A method known from the prior art for R2* imaging is k-TE GRAPPA, which is described in detail in “k-TE Generalized Autocalibrating Partially Parallel Acquisition [sic] (GRAPPA) für Accelerated Multiple Gradient-Recalled Echo (MGRE)R2* Mapping in the Abdomen”, by Xiaoming Yin et al., Magnetic Resonance in Medicine 61:507-516 (2009). The method uses a partially parallel imaging method (GRAPPA) in combination with a view-sharing method in which missing k-space lines in incompletely scanned k-space are reconstructed on the basis of k-space lines acquired with adjacent coils and temporarily adjacent sequences. The result of the method is a series of images of different echo times (TE), wherein the image noise in the image data varies spatially due to the reconstruction process. How the acquired image data can be combined optimally with regard to SNR is not disclosed in this publication.
Given a combination of image data that takes phase into account, in conventional methods the phases of adjacent image points are compared in order to produce a total phase estimation. Image points with large phase variation, for example in regions with low SNR or along tissue boundaries, can interfere with the phase correction method. Furthermore, methods are known from U.S. Pat. No. 7,227,359 B2 (for example) that are based on phase gradients in the image data and that implement a region expansion (region growing) to determine the phases using a seed image point.

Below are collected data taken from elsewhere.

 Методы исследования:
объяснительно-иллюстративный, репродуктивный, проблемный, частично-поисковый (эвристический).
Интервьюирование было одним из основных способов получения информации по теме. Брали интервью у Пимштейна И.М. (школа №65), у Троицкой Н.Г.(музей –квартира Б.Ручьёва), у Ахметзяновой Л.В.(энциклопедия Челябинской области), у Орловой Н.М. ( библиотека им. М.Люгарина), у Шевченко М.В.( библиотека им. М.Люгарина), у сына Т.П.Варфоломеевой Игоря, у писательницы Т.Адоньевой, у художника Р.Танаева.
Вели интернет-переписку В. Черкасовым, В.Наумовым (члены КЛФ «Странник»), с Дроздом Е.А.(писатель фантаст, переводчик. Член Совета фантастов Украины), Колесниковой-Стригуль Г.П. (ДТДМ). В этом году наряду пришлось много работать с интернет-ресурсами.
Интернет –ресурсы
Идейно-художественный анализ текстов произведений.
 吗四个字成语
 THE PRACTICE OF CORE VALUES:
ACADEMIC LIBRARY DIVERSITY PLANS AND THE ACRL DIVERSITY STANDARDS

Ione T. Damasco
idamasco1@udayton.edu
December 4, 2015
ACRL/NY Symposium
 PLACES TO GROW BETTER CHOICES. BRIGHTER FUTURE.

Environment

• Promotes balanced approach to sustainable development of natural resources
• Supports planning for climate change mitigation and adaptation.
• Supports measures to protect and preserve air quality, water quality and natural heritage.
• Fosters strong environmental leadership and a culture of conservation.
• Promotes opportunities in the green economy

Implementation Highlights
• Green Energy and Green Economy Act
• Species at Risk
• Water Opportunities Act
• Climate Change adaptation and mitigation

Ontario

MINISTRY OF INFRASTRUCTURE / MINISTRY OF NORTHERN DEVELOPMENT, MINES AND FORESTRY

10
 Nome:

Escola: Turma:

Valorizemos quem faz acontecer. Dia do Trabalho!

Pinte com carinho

For image data that were acquired with a multi-echo imaging sequence, for example with a single-shot or segmented EPI (echoplanar imaging) sequence, a “characteristic” echo time (TE) is normally associated with the data. This characteristic TE is typically the TE with which central k-space lines were scanned. However, in such sequences different spatial frequencies (k-space lines) are scanned using different TEs, such that these respectively contribute to an error in the reconstructed image data depending on the respective TE. The errors in the phase accordingly depend on the acquisition sequence and moreover have a spatial dependency, such that they can only be predicted with difficulty.